_Fragmento seleccionado_:

Es necesario que un director piense tanto con la cabeza como con el corazón. Tiene que estar relacionando constantemente el intelecto con las emociones durante el proceso de toma de decisiones. Resulta fundamental contar una historia. Los tipos de historias que me gustan son las que contienen cierta dosis de abstracción, las que dependen más de la comprensión intuitiva que de la lógica. Para mí, el poder de una película va más allá de la simple tarea de contar una historia. Tiene que ver con la manera en que cuentas la historia y cómo consigues crear un mundo propio. El cine tiene el poder de describir cosas invisibles. Funciona como una ventana a través de la cual entras en un mundo diferente, algo parecido a un sueño. Creo que el cine tiene ese poder, porque, a diferencia de las demás formas artísticas, utiliza el tiempo como parte de su proceso. La música también es un poco así. Empiezas en algún punto y, luego, nota a nota, vas aumentando poco a poco hasta llegar a una determinada nota que crea una emoción muy fuerte. Pero sólo funciona por las notas que vinieron antes y por la forma en que fueron orquestadas. Por supuesto, el problema de esto es que, después de un rato, las reglas básicas no funcionan igual de bien. Se pierde el elemento sorpresa, y por eso me parece fundamental experimentar. He experimentado en todas mis películas y, en ocasiones, cometo errores. Con suerte, me doy cuenta a tiempo y lo cambio antes de terminar la película; si no, el error sirve de lección para la siguiente película. Pero, en ocasiones, la experimentación me permite descubrir algo maravilloso que no podría haber imaginado o planificado. Y nada compensa más que eso.

_Ejercicios_:
(a) En el fragmento sobre el cine, ¿por qué le parece fundamental a quien habla experimentar? Responde en una a tres oraciones.
(b) Según el fragmento sobre el cine, ¿qué otra forma artística es "un poco así"?
El listado es un material independiente del fragmento.

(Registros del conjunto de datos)
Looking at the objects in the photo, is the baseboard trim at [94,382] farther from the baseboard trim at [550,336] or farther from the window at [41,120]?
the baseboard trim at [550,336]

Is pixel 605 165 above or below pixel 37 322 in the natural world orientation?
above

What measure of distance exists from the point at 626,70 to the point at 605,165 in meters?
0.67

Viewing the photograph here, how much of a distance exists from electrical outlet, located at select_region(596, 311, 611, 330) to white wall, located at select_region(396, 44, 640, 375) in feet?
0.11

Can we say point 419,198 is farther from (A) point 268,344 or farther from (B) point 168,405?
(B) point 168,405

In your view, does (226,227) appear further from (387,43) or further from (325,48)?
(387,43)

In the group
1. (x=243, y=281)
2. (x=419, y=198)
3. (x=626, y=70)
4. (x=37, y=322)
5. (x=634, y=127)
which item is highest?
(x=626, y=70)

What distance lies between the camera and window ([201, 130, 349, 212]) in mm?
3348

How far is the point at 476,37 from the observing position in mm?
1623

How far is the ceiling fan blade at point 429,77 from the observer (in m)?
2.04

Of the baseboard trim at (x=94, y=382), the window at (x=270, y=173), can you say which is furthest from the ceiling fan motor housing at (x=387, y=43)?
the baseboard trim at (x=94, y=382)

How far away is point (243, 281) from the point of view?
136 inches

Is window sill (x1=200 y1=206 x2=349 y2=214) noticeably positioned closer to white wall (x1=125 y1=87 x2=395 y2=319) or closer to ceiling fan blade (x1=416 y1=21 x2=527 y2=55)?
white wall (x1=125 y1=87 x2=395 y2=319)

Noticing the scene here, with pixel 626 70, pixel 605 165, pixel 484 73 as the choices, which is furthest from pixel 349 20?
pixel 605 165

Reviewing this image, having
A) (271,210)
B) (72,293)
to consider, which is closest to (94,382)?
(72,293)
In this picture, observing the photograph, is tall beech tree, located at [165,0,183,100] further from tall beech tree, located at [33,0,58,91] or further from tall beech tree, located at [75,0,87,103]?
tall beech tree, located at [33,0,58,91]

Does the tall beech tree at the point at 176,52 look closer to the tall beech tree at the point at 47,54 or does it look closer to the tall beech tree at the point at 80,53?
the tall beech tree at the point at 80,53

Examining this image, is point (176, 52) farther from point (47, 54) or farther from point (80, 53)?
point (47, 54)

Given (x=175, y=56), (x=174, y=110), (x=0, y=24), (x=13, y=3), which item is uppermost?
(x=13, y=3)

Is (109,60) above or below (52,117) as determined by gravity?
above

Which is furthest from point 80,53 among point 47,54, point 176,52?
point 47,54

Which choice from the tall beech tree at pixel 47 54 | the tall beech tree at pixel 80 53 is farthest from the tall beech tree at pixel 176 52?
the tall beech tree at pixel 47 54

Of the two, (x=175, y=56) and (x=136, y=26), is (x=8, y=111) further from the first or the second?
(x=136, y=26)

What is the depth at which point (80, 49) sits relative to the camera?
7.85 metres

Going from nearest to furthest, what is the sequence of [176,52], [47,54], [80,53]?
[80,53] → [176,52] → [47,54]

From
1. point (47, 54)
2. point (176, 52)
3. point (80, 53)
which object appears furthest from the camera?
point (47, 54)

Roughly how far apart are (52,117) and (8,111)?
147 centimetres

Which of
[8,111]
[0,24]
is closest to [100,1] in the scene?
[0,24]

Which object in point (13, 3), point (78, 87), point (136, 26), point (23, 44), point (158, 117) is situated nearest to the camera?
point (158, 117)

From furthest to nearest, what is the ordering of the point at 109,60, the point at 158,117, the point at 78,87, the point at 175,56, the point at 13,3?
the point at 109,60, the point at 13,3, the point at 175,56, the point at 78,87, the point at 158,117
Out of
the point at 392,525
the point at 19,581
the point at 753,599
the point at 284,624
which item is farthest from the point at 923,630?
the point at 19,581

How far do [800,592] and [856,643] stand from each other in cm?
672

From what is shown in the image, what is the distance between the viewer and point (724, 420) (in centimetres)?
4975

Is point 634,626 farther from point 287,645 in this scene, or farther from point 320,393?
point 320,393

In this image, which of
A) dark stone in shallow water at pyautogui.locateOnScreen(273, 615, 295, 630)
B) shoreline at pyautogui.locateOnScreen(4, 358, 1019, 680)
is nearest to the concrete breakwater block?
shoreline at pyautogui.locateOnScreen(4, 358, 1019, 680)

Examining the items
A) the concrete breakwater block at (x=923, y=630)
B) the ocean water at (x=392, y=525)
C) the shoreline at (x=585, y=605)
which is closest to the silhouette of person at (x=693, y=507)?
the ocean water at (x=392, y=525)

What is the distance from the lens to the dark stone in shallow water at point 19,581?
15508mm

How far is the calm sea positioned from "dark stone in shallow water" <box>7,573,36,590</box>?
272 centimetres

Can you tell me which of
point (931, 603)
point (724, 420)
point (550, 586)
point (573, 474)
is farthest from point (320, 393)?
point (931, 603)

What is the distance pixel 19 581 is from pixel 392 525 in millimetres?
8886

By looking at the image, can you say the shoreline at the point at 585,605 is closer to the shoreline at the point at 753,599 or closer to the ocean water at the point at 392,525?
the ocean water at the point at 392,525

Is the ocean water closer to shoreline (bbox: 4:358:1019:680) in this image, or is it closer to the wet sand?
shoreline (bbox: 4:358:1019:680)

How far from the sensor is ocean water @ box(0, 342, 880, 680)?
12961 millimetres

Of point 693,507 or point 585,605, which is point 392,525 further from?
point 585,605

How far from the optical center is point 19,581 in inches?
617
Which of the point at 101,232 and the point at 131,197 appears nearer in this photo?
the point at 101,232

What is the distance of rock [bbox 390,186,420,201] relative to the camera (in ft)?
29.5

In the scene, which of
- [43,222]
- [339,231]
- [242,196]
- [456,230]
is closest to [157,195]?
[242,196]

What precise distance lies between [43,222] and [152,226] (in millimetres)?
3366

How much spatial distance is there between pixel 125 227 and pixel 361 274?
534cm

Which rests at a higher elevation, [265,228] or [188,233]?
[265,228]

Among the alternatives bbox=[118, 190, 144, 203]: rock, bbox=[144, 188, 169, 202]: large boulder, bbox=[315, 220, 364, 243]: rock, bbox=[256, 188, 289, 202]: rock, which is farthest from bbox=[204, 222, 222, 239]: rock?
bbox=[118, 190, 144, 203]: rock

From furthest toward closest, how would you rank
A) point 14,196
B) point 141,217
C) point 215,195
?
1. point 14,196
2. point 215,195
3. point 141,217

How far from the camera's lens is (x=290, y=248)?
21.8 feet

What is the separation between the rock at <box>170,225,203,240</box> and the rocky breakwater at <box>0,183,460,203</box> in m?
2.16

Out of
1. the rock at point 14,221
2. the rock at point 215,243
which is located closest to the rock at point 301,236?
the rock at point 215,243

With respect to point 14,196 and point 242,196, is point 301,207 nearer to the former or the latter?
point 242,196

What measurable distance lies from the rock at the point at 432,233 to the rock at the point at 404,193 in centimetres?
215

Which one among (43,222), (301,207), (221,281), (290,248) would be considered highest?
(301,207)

_Resultados finales_:
(a) Porque, después de un rato, las reglas básicas no funcionan igual de bien y se pierde el elemento sorpresa. Por esa razón considera fundamental experimentar.

(b) La música.